ECLI:NL:RBAMS:2024:3831

Rechtbank Amsterdam

Datum uitspraak
25 juni 2024
Publicatiedatum
28 juni 2024
Zaaknummer
13/108266-24
Instantie
Rechtbank Amsterdam
Type
Uitspraak
Rechtsgebied
Strafrecht; Europees strafrecht
Procedures
  • Eerste en enige aanleg
Vindplaatsen
  • Rechtspraak.nl
AI samenvatting door LexboostAutomatisch gegenereerd

Toestemming voor overlevering op basis van Europees aanhoudingsbevel van Hongarije

Op 25 juni 2024 heeft de Rechtbank Amsterdam uitspraak gedaan in een zaak betreffende de overlevering van een opgeëiste persoon op basis van een Europees aanhoudingsbevel (EAB) uitgevaardigd door het Gerechtshof van Zalaegerszeg in Hongarije. De zaak betreft een vordering van de officier van justitie tot behandeling van het EAB, dat op 7 november 2023 is uitgevaardigd. De opgeëiste persoon, geboren in 1993 in Hongarije, is momenteel gedetineerd in Nederland en heeft geen vaste woon- of verblijfplaats in Nederland. Tijdens de zittingen op 4 en 12 juni 2024 is de identiteit van de opgeëiste persoon vastgesteld en zijn de relevante juridische procedures gevolgd. De rechtbank heeft vastgesteld dat de opgeëiste persoon in persoon is gedagvaard voor de zitting in hoger beroep in Hongarije en dat de verdediging daar is gevoerd door een gemachtigde raadsman.

De rechtbank heeft de inhoud van het EAB en de aanvullende informatie beoordeeld en geconcludeerd dat de overlevering kan worden toegestaan. De rechtbank heeft vastgesteld dat het feit waarvoor de overlevering wordt verzocht, naar Nederlands recht kwalificeert als diefstal, gevolgd van geweld tegen personen. De rechtbank heeft geen weigeringsgronden gevonden die zich verzetten tegen de overlevering en heeft geoordeeld dat het EAB voldoet aan de eisen van de Overleveringswet. De rechtbank heeft daarom besloten de overlevering toe te staan, waarbij is opgemerkt dat tegen deze uitspraak geen gewoon rechtsmiddel openstaat.

Uitspraak

RECHTBANK AMSTERDAM

INTERNATIONALE RECHTSHULPKAMER

Parketnummer: 13/108266-24
Datum uitspraak: 25 juni 2024
UITSPRAAK
op de vordering van 17 april 2024 van de officier van justitie bij deze rechtbank tot het in behandeling nemen van een Europees aanhoudingsbevel (EAB). [1]
Dit EAB is uitgevaardigd op 7 november 2023 door het Gerechtshof van Zalaegerszeg (Hongarije) (hierna: de uitvaardigende justitiële autoriteit) en strekt tot de aanhouding en overlevering van:
[opgeëiste persoon] ,
geboren op [geboortedag] 1993 te [geboorteplaats] (Hongarije),
zonder vaste woon- of verblijfplaats hier te lande,
nu gedetineerd in [penitentiaire inrichting] .

OPDRACHTEN
[1] Noem alle volledige data (met dag, maand en jaar) die in de uitspraak voorkomen.
[2] Welk gerecht heeft volgens de uitspraak het Europees aanhoudingsbevel uitgevaardigd?
[3] Schrijf het deel van de uitspraak dat begint met "De rechtbank heeft de" en doorloopt tot en met "gewoon rechtsmiddel openstaat." opnieuw uit, met "afpersing" in plaats van "diefstal".

GEGEVEN MATERIAAL
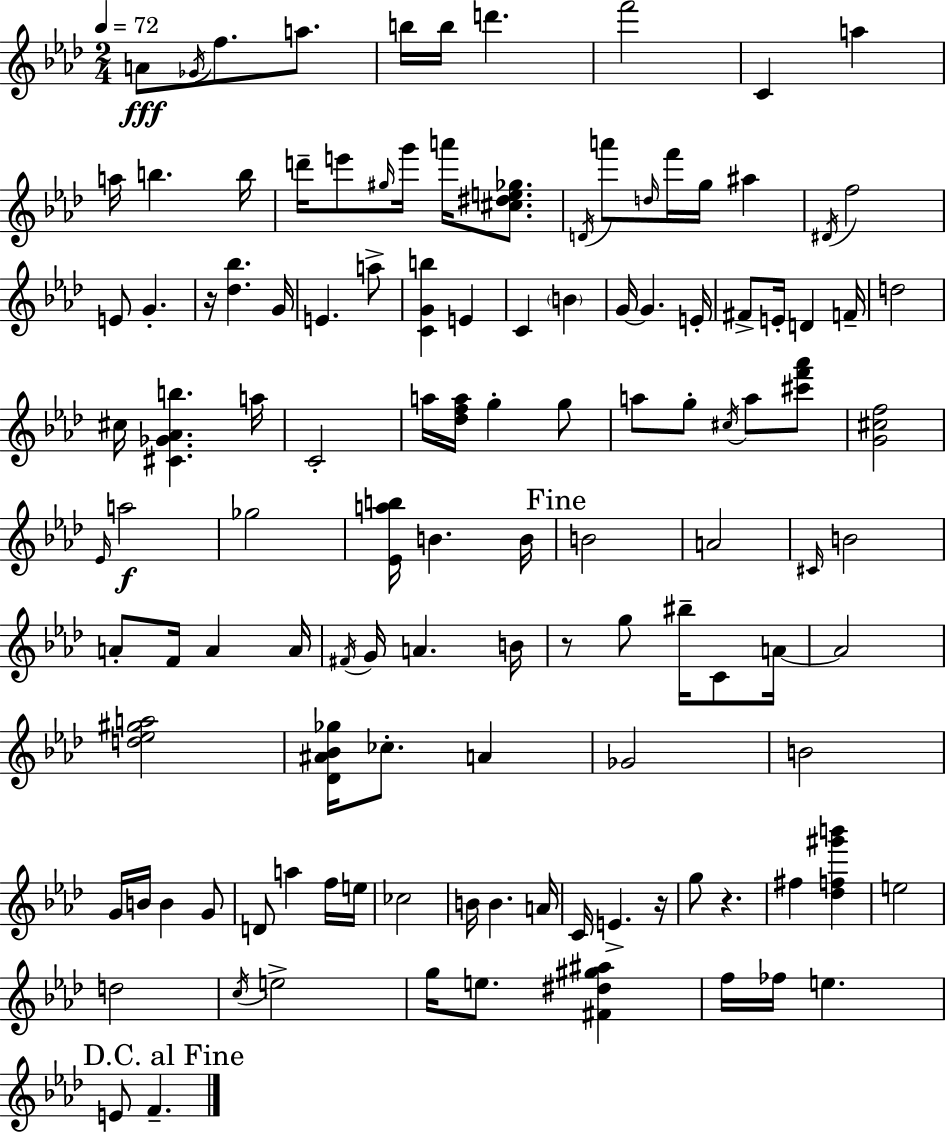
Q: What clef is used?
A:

DE ANTWOORDEN
[1] 25 juni 2024, 28 juni 2024, 7 november 2023, 4 juni 2024, 12 juni 2024 en 17 april 2024.

[2] Het Gerechtshof van Zalaegerszeg in Hongarije.

[3]
De rechtbank heeft de inhoud van het EAB en de aanvullende informatie beoordeeld en geconcludeerd dat de overlevering kan worden toegestaan. De rechtbank heeft vastgesteld dat het feit waarvoor de overlevering wordt verzocht, naar Nederlands recht kwalificeert als afpersing, gevolgd van geweld tegen personen. De rechtbank heeft geen weigeringsgronden gevonden die zich verzetten tegen de overlevering en heeft geoordeeld dat het EAB voldoet aan de eisen van de Overleveringswet. De rechtbank heeft daarom besloten de overlevering toe te staan, waarbij is opgemerkt dat tegen deze uitspraak geen gewoon rechtsmiddel openstaat.